Les monnaies locales boostées par la crise En France, plus de 20 devises complémentaires sont aujourd'hui disponibles. On peut payer en sardines, en muses, en sols-violette...

Jouer à la marchande avec des billets de Monopoly, une activité de petite fille ? Pas pour certains Toulousains, qui ont troqué en mai 2011 l'euro contre une monnaie locale : le sol-violette. Les coupons papier et les sols numériques permettent aujourd'hui d'acheter des fruits et légumes, des places de cinéma dans 123 commerces de la ville rose.

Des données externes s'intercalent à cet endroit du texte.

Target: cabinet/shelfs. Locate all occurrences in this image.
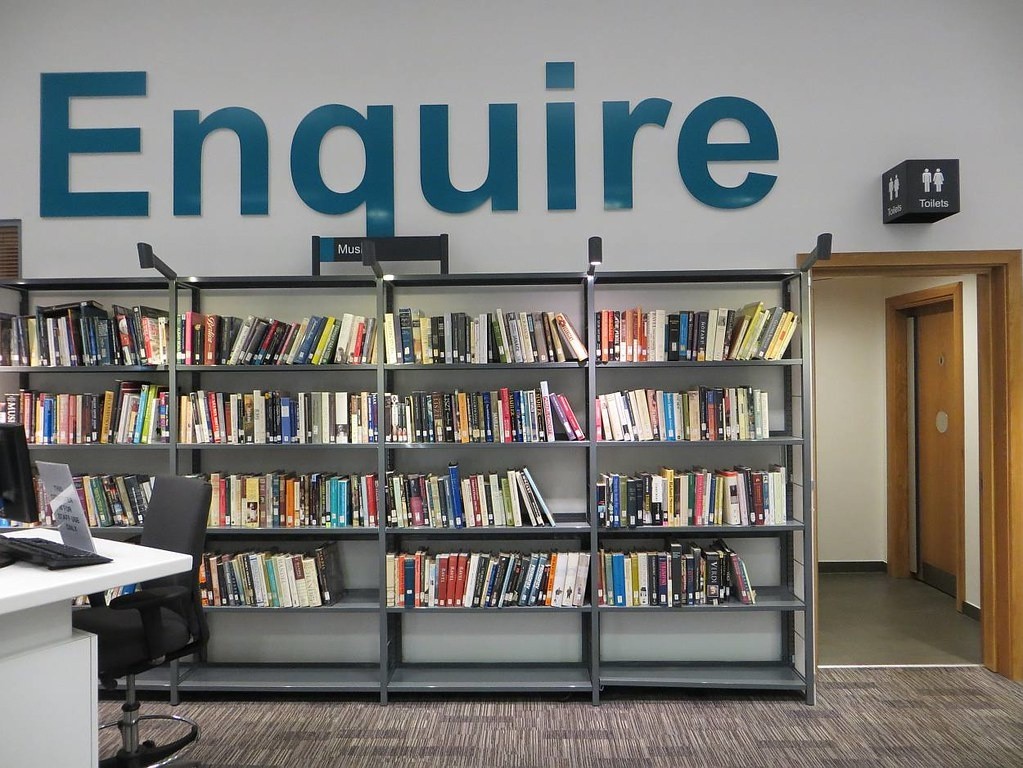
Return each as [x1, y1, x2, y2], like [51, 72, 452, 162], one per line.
[0, 266, 823, 710]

Pourquoi les consommateurs font le choix du sol-violette? Parce qu'il leur permet d'augmenter leur pouvoir d'achat : en échange de 20 euros, ils obtiennent 21 sols. Dans les magasins, en revanche, un sol équivaut à un euro.

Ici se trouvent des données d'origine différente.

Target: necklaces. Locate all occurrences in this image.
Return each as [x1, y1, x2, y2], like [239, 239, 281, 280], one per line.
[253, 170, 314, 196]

Plusieurs monnaies locales ont vu le jour pendant la crise de 29 en Allemagne et en Autriche

Pour obtenir cette devise complémentaire, il suffit de devenir adhérant en ligne sur le site Internet de l'association "Sol-violette" chargée d'émettre la monnaie. Il faut ensuite de se rendre dans un comptoir de change, il en existe une dizaine dans la ville. Impliquée dans ce projet, la Mairie entend doubler le nombre de participants d'ici la fin de l'année 2013. Car le sol-violette est censé donner à l'économie locale, et en particulier aux petits commerçants, le coup de fouet dont elle a besoin, en plein marasme économique.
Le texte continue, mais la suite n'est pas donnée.